Başka bir bölüme götürüyorlar aynı yapı, aynı sofra ve fakat burada herkes karşısındakine yemek yediriyor. Herkes mutlu, herkes istediğini yiyor, kargaşa yok huzur var, çatışma yok barış var, üzüntü yok sevinç var.
- 'Burası neresi' deyince 'Burası da cennet' diyorlar.
Aslında insanoğlu hem cennetini hem de cehennemini kendi eliyle hazırlıyor. Bu dünyayı da cennete de cehenneme de çevirmek insanın elinde.
Sorunlar her zaman olur fakat sahil-i selamete çıkmak yine insanın kendi elinde.
Bugün Türkiye toplumu iç ve dış politikasında, dini ve etnik, ideolojik ve siyasal anlamda yukarıdaki hikayede anlatılan birinci duruma doğru hızla yol alıyor maalesef. Hoşgörü, kardeşlik, barış, huzur ve birlik yerine derin bir kutuplaşma, hoşgörüsüzlük, herkes kendi bulunduğu kampı ve bloku militanca savunan ve hak ile adalet yerine çıkar ve güce güvenen bir görüntü veriyor.
Bu gidiş iyi bir gidiş değil.

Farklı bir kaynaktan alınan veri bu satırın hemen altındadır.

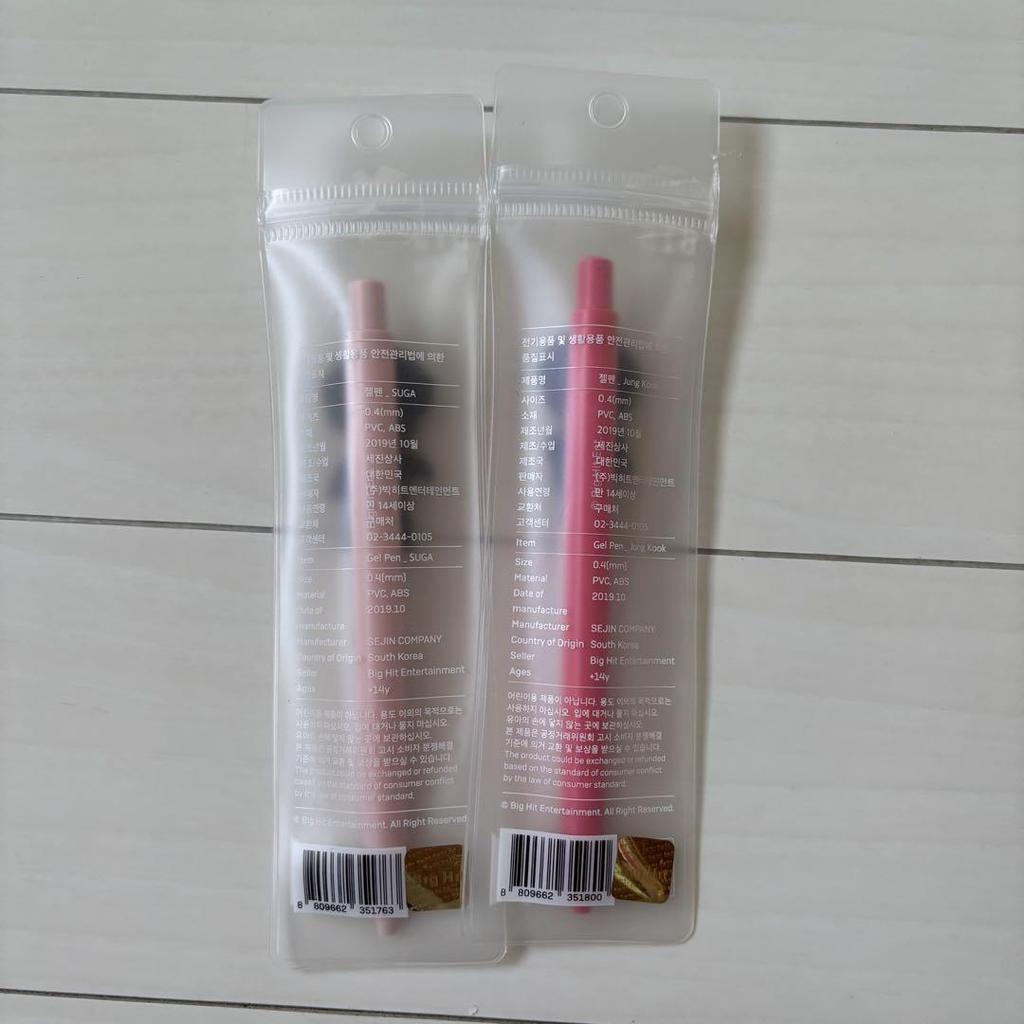 [USED] Bulk sale of HOUSE OF BTS TinyTAN key ring and ballpoint pen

Herkesin bu durumu düzeltmesi için üzerine düşeni yapması gerekiyor. Herkes öncelikle kullandığı dile dikkat etmelidir. Çatışma dili yerine barış dili kullanmalıdır.
Herkes yıkıcı değil, yapıcı, ötekileştirici değil kapsayıcı ve düşmanca değil dostça eleştirilerini ve tavsiyelerini ortaya koymalıdır.
Herkes haklı çıkmak yerine, iyiye ulaşmanın çabası içinde olmalıdır.
Sağduyulu davranmaz, militanca davranırsak hepimiz kaybederiz. Çatışma, savaş gibi yıkıcı faaliyetler hiçbir zaman hiç kimseye yarar getirmez. En kötü barış en iyi savaştan bizi hem bu dünyada hem de öteki dünyada cennete daha çok yaklaştırır. En büyük iyi barış olmasaydı, Hüdeybiye barışı Fetihle taçlanır mıydı?
Demokratikleşme, insan hak ve özgürlükleri ve eşitlikçi anlayış derinleştirilerek insani ve ahlaki düzen yeniden tesis edilmelidir.
Başbakan Sayın Ahmet Davutoğlu'nun iki hafta önce Mardin'de deklare ettiği 10 maddelik strateji iyi bir başlangıç olabilir. O strateji hayata geçirilerek toplumsal huzur ve barış bir an önce sağlanmalı. Bunun için hepimize görevler düşmektedir.